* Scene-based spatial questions

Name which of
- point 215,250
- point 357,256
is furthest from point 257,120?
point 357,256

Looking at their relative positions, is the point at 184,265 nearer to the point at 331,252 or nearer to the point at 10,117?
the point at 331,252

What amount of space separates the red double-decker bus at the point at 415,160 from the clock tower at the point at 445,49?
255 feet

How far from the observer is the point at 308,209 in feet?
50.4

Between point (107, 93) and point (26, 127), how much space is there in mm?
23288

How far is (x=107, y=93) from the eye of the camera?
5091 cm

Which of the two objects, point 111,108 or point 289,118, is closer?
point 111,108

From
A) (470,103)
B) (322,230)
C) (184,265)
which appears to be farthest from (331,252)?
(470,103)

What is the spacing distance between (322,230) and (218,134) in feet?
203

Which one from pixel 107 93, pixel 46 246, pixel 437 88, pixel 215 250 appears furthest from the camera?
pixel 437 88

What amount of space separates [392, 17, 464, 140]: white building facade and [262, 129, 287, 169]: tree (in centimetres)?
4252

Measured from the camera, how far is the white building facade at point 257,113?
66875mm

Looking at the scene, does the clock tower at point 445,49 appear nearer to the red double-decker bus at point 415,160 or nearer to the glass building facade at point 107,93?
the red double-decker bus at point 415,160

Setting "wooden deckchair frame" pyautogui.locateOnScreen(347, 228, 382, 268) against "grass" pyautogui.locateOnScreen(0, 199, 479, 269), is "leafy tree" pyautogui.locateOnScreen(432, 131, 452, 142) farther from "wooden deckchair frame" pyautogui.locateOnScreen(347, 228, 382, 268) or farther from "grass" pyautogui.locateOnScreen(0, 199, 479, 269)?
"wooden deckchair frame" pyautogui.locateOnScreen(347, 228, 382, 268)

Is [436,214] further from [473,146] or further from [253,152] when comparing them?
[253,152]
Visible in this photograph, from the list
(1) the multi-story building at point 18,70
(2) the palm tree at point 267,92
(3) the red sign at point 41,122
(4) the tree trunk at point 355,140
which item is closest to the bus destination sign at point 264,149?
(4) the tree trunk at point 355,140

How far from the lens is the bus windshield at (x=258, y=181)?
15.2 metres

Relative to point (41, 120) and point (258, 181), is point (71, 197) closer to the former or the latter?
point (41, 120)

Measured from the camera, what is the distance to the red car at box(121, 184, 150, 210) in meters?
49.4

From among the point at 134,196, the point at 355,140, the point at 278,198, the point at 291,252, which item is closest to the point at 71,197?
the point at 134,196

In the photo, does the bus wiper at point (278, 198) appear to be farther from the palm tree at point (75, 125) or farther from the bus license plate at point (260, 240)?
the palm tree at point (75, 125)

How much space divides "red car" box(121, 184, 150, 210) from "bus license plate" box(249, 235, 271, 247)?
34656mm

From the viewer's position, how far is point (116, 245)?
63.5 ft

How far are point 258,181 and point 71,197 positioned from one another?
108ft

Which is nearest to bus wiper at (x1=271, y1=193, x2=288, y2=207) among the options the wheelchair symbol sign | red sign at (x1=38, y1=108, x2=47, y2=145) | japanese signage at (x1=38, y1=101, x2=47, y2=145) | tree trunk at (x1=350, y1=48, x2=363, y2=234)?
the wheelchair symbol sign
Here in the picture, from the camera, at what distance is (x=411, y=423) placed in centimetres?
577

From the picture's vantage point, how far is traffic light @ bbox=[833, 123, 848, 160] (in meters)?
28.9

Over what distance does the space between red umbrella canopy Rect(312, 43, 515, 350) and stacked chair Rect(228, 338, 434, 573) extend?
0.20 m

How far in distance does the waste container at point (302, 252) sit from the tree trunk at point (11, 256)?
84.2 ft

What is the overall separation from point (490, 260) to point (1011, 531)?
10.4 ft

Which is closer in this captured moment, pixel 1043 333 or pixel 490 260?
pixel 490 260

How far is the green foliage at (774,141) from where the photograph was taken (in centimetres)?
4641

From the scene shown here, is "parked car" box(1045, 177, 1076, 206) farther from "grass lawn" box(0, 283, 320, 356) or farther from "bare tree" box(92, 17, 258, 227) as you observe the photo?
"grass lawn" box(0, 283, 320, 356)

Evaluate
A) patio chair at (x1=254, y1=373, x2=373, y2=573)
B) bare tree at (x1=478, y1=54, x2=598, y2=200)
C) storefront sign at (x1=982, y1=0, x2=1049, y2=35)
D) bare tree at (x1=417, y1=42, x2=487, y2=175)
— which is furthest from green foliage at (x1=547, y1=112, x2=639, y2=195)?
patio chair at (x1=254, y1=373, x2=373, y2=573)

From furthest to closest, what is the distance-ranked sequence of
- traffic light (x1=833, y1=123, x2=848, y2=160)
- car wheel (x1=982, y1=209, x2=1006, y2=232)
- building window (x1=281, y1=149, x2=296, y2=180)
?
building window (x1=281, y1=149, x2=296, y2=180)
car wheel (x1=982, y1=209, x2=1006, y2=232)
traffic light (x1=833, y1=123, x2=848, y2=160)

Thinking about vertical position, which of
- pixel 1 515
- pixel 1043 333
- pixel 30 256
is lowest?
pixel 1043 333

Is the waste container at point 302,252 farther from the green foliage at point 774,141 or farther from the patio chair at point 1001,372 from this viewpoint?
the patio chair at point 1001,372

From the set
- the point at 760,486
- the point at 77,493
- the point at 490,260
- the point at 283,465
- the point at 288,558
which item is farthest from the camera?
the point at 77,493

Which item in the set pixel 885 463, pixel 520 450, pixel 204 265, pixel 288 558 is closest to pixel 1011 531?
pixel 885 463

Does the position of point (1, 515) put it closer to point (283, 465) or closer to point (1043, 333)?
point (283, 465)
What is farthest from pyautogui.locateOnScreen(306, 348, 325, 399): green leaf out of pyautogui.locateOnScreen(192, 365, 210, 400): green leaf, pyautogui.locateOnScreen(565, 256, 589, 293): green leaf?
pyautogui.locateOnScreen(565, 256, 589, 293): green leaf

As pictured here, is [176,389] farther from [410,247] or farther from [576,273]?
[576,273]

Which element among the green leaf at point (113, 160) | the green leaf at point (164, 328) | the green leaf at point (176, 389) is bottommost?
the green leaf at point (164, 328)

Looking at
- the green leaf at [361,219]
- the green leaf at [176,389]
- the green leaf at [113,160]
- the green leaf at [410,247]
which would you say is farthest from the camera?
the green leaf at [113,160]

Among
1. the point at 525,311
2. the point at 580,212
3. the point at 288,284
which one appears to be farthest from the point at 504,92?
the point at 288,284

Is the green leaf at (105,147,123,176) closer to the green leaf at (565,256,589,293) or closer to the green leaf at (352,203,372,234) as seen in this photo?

* Work instructions
Give the complete listing a second time, exactly as it reads.

* Answer below
Name which of
- point 215,250
- point 357,256
is furthest from point 257,120?
point 357,256

Looking at their relative positions, is the point at 184,265 nearer to the point at 331,252 or nearer to the point at 10,117?
the point at 331,252

What amount of space separates the red double-decker bus at the point at 415,160 from the clock tower at the point at 445,49?
255 feet

How far from the observer is the point at 308,209 in feet?
50.4

Between point (107, 93) and point (26, 127), how much space is there in mm?
23288

How far is (x=107, y=93) from the eye of the camera?
5091 cm

Which of the two objects, point 111,108 or point 289,118, is closer?
point 111,108

From
A) (470,103)
B) (322,230)
C) (184,265)
which appears to be farthest from (331,252)?
(470,103)

What is the spacing distance between (322,230) and (218,134) in feet?
203

Which one from pixel 107 93, pixel 46 246, pixel 437 88, pixel 215 250 appears furthest from the camera?
pixel 437 88

What amount of space separates [392, 17, 464, 140]: white building facade and [262, 129, 287, 169]: tree (in centimetres)?
4252

Measured from the camera, how far is the white building facade at point 257,113?
66875mm

Looking at the scene, does the clock tower at point 445,49 appear nearer to the red double-decker bus at point 415,160 or nearer to the glass building facade at point 107,93?
the red double-decker bus at point 415,160

Setting "wooden deckchair frame" pyautogui.locateOnScreen(347, 228, 382, 268) against "grass" pyautogui.locateOnScreen(0, 199, 479, 269), is "leafy tree" pyautogui.locateOnScreen(432, 131, 452, 142) farther from "wooden deckchair frame" pyautogui.locateOnScreen(347, 228, 382, 268) or farther from "grass" pyautogui.locateOnScreen(0, 199, 479, 269)?
"wooden deckchair frame" pyautogui.locateOnScreen(347, 228, 382, 268)

Is [436,214] further from [473,146] or further from [253,152] when comparing them?
[253,152]
Visible in this photograph, from the list
(1) the multi-story building at point 18,70
(2) the palm tree at point 267,92
(3) the red sign at point 41,122
(4) the tree trunk at point 355,140
which item is closest to the bus destination sign at point 264,149?
(4) the tree trunk at point 355,140

How far from the lens is the bus windshield at (x=258, y=181)?
15.2 metres

Relative to point (41, 120) and point (258, 181), is point (71, 197) closer to the former or the latter?
point (41, 120)

Measured from the camera, what is the distance to the red car at box(121, 184, 150, 210) in meters?
49.4

From among the point at 134,196, the point at 355,140, the point at 278,198, the point at 291,252, which item is closest to the point at 71,197?
the point at 134,196

In the photo, does the bus wiper at point (278, 198) appear to be farther from the palm tree at point (75, 125) or farther from the bus license plate at point (260, 240)?
the palm tree at point (75, 125)

How much space divides "red car" box(121, 184, 150, 210) from "bus license plate" box(249, 235, 271, 247)?
34656mm

From the viewer's position, how far is point (116, 245)?
63.5 ft

How far are point 258,181 and point 71,197 positioned from one another?
108ft

Which is nearest to bus wiper at (x1=271, y1=193, x2=288, y2=207) among the options the wheelchair symbol sign | red sign at (x1=38, y1=108, x2=47, y2=145) | japanese signage at (x1=38, y1=101, x2=47, y2=145) | tree trunk at (x1=350, y1=48, x2=363, y2=234)?
the wheelchair symbol sign
Here in the picture, from the camera, at what distance is (x=411, y=423) placed in centimetres?
577

From the picture's vantage point, how far is traffic light @ bbox=[833, 123, 848, 160] (in meters)?
28.9

Over what distance does the space between red umbrella canopy Rect(312, 43, 515, 350) and stacked chair Rect(228, 338, 434, 573) extend?
0.20 m

How far in distance does the waste container at point (302, 252) sit from the tree trunk at point (11, 256)?
84.2 ft

What is the overall separation from point (490, 260) to point (1011, 531)?
10.4 ft

Which is closer in this captured moment, pixel 1043 333 or pixel 490 260?
pixel 490 260

How far is the green foliage at (774,141) from where the photograph was taken (in centimetres)?
4641

From the scene shown here, is "parked car" box(1045, 177, 1076, 206) farther from "grass lawn" box(0, 283, 320, 356) or farther from "bare tree" box(92, 17, 258, 227) as you observe the photo?
"grass lawn" box(0, 283, 320, 356)

Evaluate
A) patio chair at (x1=254, y1=373, x2=373, y2=573)
B) bare tree at (x1=478, y1=54, x2=598, y2=200)
C) storefront sign at (x1=982, y1=0, x2=1049, y2=35)
D) bare tree at (x1=417, y1=42, x2=487, y2=175)
— which is furthest from green foliage at (x1=547, y1=112, x2=639, y2=195)?
patio chair at (x1=254, y1=373, x2=373, y2=573)

From furthest to closest, what is the distance-ranked sequence of
- traffic light (x1=833, y1=123, x2=848, y2=160)
- car wheel (x1=982, y1=209, x2=1006, y2=232)
- building window (x1=281, y1=149, x2=296, y2=180)
?
building window (x1=281, y1=149, x2=296, y2=180)
car wheel (x1=982, y1=209, x2=1006, y2=232)
traffic light (x1=833, y1=123, x2=848, y2=160)

Thinking about vertical position, which of
- pixel 1 515
- pixel 1043 333
- pixel 30 256
is lowest?
pixel 1043 333

Is the waste container at point 302,252 farther from the green foliage at point 774,141 or farther from the patio chair at point 1001,372 from this viewpoint?
the patio chair at point 1001,372

From the set
- the point at 760,486
- the point at 77,493
- the point at 490,260
- the point at 283,465
- the point at 288,558
which item is farthest from the camera?
the point at 77,493

Which item in the set pixel 885 463, pixel 520 450, pixel 204 265, pixel 288 558 is closest to pixel 1011 531?
pixel 885 463

Does the position of point (1, 515) put it closer to point (283, 465) or closer to point (1043, 333)?
point (283, 465)
What is farthest from pyautogui.locateOnScreen(306, 348, 325, 399): green leaf out of pyautogui.locateOnScreen(192, 365, 210, 400): green leaf, pyautogui.locateOnScreen(565, 256, 589, 293): green leaf?
pyautogui.locateOnScreen(565, 256, 589, 293): green leaf

As pictured here, is [176,389] farther from [410,247] or farther from [576,273]?
[576,273]

Which element among the green leaf at point (113, 160) | the green leaf at point (164, 328) | the green leaf at point (176, 389) is bottommost?
the green leaf at point (164, 328)

Looking at
- the green leaf at [361,219]
- the green leaf at [176,389]
- the green leaf at [113,160]
- the green leaf at [410,247]
which would you say is farthest from the camera?
the green leaf at [113,160]

Among
1. the point at 525,311
2. the point at 580,212
3. the point at 288,284
which one appears to be farthest from the point at 504,92?
the point at 288,284

Is the green leaf at (105,147,123,176) closer to the green leaf at (565,256,589,293) or closer to the green leaf at (352,203,372,234) as seen in this photo?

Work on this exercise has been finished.